Follow each phase in order. Do not skip phases.
Phase 0 — Determine the project
- If the user invoked this skill with an argument (e.g.
/session-review ~/workspace/crab),
use that path as PROJECT_PATH.
- Otherwise check the current working directory: if it has
Cargo.toml, package.json,
src/, or similar project markers, use $PWD.
- If still ambiguous, ask: "Which project path should I analyze?"
PROJECT_NAME is the directory's basename. Storage lives at ~/.retro/<PROJECT_NAME>/.
Phase 1 — Collect and normalize (the pipeline)
SKILL_SCRIPTS="$HOME/.claude/skills/session-review/scripts"

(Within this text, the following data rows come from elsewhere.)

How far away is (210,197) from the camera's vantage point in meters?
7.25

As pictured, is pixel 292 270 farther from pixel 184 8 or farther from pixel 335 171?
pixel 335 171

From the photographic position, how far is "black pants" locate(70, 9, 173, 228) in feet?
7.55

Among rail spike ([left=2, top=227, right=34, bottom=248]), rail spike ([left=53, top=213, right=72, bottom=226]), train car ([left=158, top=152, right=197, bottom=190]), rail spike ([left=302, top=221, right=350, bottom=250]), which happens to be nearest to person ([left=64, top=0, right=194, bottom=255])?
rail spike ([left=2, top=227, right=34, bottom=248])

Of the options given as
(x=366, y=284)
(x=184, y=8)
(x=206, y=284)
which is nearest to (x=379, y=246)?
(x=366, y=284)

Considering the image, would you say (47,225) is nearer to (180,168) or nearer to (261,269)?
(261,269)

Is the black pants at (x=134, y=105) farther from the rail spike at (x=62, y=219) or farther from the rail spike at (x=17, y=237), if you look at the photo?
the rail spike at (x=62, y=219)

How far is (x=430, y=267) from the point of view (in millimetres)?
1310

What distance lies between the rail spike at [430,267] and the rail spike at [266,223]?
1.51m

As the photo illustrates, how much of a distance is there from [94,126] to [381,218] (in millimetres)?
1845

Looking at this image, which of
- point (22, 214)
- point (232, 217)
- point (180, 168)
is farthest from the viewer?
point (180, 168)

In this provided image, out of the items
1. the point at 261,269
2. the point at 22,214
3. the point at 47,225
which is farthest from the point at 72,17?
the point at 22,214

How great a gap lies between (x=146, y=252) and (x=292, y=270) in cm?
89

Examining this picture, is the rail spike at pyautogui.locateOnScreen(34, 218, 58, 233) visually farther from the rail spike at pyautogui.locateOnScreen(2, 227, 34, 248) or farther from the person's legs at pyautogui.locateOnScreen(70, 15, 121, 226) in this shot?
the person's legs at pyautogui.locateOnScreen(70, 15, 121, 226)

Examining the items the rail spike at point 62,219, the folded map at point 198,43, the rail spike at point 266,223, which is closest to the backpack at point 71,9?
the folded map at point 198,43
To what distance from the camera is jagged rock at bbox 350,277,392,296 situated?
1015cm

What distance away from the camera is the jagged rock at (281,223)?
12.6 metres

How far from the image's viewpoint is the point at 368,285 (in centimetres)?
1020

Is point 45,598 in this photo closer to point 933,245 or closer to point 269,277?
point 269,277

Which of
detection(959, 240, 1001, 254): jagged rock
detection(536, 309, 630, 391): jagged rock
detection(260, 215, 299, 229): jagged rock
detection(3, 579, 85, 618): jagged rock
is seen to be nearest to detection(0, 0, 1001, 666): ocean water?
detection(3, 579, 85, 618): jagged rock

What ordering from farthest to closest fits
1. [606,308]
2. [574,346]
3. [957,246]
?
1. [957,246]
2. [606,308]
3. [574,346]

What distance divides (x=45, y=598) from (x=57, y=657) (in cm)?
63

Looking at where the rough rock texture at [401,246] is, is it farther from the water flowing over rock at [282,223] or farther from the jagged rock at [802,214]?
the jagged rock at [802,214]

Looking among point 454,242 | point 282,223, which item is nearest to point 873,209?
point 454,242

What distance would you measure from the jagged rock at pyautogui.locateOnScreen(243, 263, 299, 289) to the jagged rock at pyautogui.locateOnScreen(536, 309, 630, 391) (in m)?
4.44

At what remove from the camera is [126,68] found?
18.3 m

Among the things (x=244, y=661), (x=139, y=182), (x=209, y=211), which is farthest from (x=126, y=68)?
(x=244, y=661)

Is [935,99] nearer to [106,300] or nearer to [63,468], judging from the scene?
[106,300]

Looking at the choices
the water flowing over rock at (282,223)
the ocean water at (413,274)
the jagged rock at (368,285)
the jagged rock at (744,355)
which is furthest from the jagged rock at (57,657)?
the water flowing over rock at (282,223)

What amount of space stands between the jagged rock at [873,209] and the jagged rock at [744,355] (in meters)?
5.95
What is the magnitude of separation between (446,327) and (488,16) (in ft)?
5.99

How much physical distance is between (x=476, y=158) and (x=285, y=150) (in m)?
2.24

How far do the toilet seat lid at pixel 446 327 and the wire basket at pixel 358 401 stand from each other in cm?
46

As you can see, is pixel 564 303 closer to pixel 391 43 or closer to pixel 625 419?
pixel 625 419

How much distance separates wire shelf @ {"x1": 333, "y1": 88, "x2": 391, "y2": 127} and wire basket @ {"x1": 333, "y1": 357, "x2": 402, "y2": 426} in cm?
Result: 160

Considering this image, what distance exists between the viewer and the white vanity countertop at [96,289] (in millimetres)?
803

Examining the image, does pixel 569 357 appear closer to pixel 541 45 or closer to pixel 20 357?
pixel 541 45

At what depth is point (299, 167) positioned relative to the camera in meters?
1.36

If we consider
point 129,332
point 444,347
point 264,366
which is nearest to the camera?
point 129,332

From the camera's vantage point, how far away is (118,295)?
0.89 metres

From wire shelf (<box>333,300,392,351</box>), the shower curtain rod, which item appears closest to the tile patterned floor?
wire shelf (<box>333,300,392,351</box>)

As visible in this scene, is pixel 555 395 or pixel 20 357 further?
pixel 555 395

npx tsx "$SKILL_SCRIPTS/retro.ts" "$PROJECT_PATH" run
This runs two steps automatically:
- collect —
get_hist.ts copies raw sessions from Copilot CLI
(~/.copilot/session-state), Claude Code (~/.claude/projects/), and VS Code to
~/.retro/<PROJECT_NAME>/raw/
- normalize —
normalize_hist.ts --incremental converts sessions to unified
Markdown in ~/.retro/<PROJECT_NAME>/normalized/
On the first run, all sessions are collected. On subsequent runs, only sessions newer
than lastCollectedAt in the manifest are added.
If the user wants a full re-analysis from scratch, add --full:
npx tsx "$SKILL_SCRIPTS/retro.ts" "$PROJECT_PATH" run --full
If the pipeline exits non-zero, read its stderr to diagnose before continuing.
Check progress anytime:
npx tsx "$SKILL_SCRIPTS/retro.ts" "$PROJECT_PATH" status
Phase 2 — Orient: read the index
Read ~/.retro/<PROJECT_NAME>/normalized/index.json.
From the sessions array, compute:
- Total sessions, date range (first and last
timestamp)
- Source breakdown (
copilot-cli, claude-code, vscode)
- Total tool calls: sum of
toolCallCount
- Total errors: sum of
errorCount
- Top 5 sessions by
errorCount (ID, date, count)
Print a brief summary:
Sessions: N • Date range: YYYY-MM-DD – YYYY-MM-DD
Sources: copilot-cli(N) claude-code(N) vscode(N)
Tool calls: N • Errors: N
Top error sessions: [list]
Phase 3 — Deep read: strategic sampling
Do not read combined.md in full — it will overflow context. Read individual
session .md files from ~/.retro/<PROJECT_NAME>/normalized/sessions/.
Sampling order:
- The 5 sessions with the highest
errorCount
- The 5 most recent sessions by
timestamp
- The 2 oldest sessions (detect long-standing patterns)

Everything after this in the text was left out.